I guess the logic here is that anybody who has a critical mass of "known CSAM" in their account doesn't deserve as high of a level of privacy. It's also worth keeping in mind that, assuming the algorithms work properly, Apple employees aren't looking at "private" images, per se — these would all be images that are already making the rounds online.
The threshold is also supposed to be high enough that false positives should be extremely rare. For instance, one or two photos mistakenly flagged as CSAM due to a false collision is understandable, but if an account has 100 or more flagged photos, that definitely warrants further investigation.
The fact that the user has them in their iCloud Photo Library is obviously "private," technically speaking, but that sounds like it's a distinction for lawmakers, lawyers, and judges to sort out. However, despite all of Apple's highfalutin' talk about privacy, it's
always reserved the right to monitor anything that's stored in your iCloud account. From
Apple's iCloud Terms of Service:
Apple reserves the right at all times to determine whether Content is appropriate and in compliance with this Agreement, and may screen, move, refuse, modify and/or remove Content at any time, without prior notice and in its sole discretion, if such Content is found to be in violation of this Agreement or is otherwise objectionable.
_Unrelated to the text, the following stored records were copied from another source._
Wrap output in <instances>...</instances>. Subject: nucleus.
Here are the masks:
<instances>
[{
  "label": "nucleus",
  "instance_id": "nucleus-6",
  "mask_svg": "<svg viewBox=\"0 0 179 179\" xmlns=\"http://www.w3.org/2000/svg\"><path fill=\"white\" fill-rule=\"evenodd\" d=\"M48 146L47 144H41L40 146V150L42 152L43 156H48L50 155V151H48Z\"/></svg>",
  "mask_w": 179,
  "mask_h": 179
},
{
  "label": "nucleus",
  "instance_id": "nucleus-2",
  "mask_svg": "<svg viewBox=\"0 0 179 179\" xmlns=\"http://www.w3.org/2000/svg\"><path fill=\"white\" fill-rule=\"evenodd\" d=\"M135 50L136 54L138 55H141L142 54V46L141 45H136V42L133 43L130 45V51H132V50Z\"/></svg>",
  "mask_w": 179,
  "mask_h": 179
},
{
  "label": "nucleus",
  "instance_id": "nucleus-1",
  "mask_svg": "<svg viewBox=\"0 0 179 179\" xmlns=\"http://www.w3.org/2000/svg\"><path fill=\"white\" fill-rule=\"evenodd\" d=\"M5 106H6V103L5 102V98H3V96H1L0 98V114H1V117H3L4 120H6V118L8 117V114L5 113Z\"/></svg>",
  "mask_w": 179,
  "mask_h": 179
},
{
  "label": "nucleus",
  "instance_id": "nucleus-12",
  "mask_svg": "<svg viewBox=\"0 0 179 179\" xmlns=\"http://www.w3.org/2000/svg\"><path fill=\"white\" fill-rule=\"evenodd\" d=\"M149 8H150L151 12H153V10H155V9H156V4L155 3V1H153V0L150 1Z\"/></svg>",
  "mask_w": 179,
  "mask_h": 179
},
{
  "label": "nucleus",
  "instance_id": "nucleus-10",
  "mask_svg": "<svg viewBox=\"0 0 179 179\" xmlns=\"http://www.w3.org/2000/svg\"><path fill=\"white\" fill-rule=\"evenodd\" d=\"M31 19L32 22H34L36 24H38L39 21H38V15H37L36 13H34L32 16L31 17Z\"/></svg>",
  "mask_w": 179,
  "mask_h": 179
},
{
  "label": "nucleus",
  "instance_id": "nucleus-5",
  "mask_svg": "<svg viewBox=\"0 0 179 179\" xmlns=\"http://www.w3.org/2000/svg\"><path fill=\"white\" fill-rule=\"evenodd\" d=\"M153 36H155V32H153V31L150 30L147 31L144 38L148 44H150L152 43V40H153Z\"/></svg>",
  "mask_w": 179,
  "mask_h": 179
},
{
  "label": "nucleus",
That section actually follows a long list of things you're
not allowed do with iCloud, which includes "upload, download, post, email, transmit, store or otherwise make available any Content that is unlawful, harassing, threatening, harmful, tortious, defamatory, libelous, abusive, violent, obscene, vulgar, invasive of another’s privacy, hateful, racially or ethnically offensive, or otherwise objectionable," along with "plan or engage in any illegal activity."